> _EXTRACT PROVIDED_
Best Tax Saving Mutual Funds in India
Posted by Creditkaro
In today’s world, there’s always a lot of speculation about
the type of investment you need to make for wealth creation or for your wealth
to grow at a steady rate. The problem that each one of us face is the lack of
information in the market about the right kind of investment that will
eventually go on to build our financial status.
Each one of us at some point in our life recently have heard
about mutual funds or have seen banners and advertisements regarding the same. So,
what are mutual funds and how do you invest in them? These are some questions
that we thought would be of relevance to you so we went ahead and demystified
all your doubts. So, stop scratching your head and read away.
A mutual fund is a professionally managed investment fund
that pools money from multiple investors to purchase securities. These
investors can be retail or institutional in nature. Mutual funds have
advantages and disadvantages compared to direct investing in individual securities.
These fund investments are managed by professional fund managers who have
precise knowledge of the industry through ample amount of research and are a
part of the crux in the market.
What are the different types of mutual funds?
Primary structures of mutual funds include open-end funds
and closed-end funds, while there are other types of investment funds which
exist in the market as mentioned below
Many investments are not on a single product but on a
collection of products. Just like we all love to keep different types of shoes
and clothing in our wardrobes, these mutual funds function in the same way by
investing in a collection of stocks and bonds to comprise the whole fund. These
types of funds are available for subscription and repurchase on a continuous
basis and they do not have a fixed maturity period and are usually not listed on
the exchanges.

> _TO BE DONE_
[1] Translate this sentence from the article on mutual funds into Spanish: "A mutual fund is a professionally managed investment fund that pools money from multiple investors to purchase securities."
[2] Resume the article on mutual funds with a paragraph that picks up right after its last sentence.
This data comes from a separate source.

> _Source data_
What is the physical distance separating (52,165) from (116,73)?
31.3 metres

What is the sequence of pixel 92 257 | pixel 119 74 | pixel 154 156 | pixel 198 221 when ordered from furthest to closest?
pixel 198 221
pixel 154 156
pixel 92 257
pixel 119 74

> _OUTPUTS BY TASK_
[1] Un fondo mutuo es un fondo de inversión gestionado de manera profesional que reúne dinero de varios inversionistas para adquirir valores.

[2]
Closed ended funds raise a fixed amount of capital through
an IPO (Initial Public Offer) and have a fixed maturity period. These funds are
then listed and traded like stocks on a stock exchange to provide investors an
exit route before the maturity date. It only issues a set number of shares and
although their value is also based on the NAV (net asset value), the actual
price of the fund is affected by supply and demand, allowing it to trade at
prices above or below its real value.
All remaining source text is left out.